GEM

developed by: Elliot Chan
contact: e224chan@uwaterloo.ca

A sophisticated ML-enhanced end-to-end gene variant pathogenicity prediction and repair system. Aiming to accelerate gene variant classification and gene therapy target identification via intelligent, guided mutations.

What is this GEM?

GEM (Gene Edit Machine) is a machine learning-powered platform designed to classify and optimize gene variants for reduced pathogenicity. What makes this a GEM?

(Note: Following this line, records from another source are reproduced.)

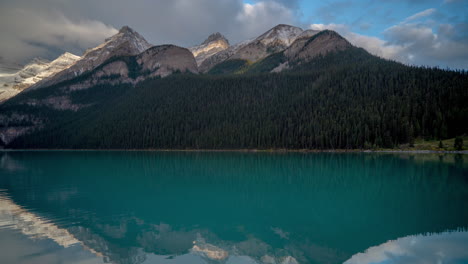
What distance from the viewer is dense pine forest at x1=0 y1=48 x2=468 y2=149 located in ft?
382

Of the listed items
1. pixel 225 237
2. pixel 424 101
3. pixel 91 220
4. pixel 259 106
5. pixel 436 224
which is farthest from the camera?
pixel 259 106

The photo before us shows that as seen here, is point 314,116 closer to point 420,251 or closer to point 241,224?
point 241,224

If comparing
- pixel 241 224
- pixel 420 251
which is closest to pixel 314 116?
pixel 241 224

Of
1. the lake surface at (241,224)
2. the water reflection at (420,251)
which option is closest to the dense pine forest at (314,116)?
the lake surface at (241,224)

integrates ClinVar and GRCh38 human genome assembly data to build detailed, context-inclusive sequences
Extracts 500+ features using my original DNA sequence fingerprinting modules: CompositeDNA, CompositeProt, DNAMatrix, ProtMatrix
uses biochemical data and research-backed feature extraction at both the DNA and protein level
detects and extracts regulatory region disruptions in various domains on both DNA and protein levels
employs optimized state path and domain composition changes across multiple genomic scales
trains optimized XGBoost models to classify benign and pathogenic mutation variants
suggests guided edits to reduce variant pathogenicity

It includes:

LookingGlass: Variant classifier based on custom FASTA inputs
ReGen: Performs a combination of guided edits to increase the likelihood of benign classification, with intelligently placed stochastic mutations to escape performance plateaus

[1] Installation and Workflow

Installation and Setup

Go to the Releases Tab on the right hand side of this GitHub page
Download the latest release as a .zip file
Unzip the file on your computer
Open/Load up the folder using your preferred Python IDE (PyCharm, VSCode, or others)
In your python terminal, type in "pip install" followed by the list of required packages in the Prerequisites and Dependencies section of this README.md

Now you're ready to set up the project's database.

First, you're going to need to download ClinVar's variant data from the link below.

Go to https://ftp.ncbi.nlm.nih.gov/pub/clinvar/tab_delimited/ then click on "variant_summary.txt.gz"

Then, you're going to download the GCF GRCh38 human genome assembly file as well as its assembly report.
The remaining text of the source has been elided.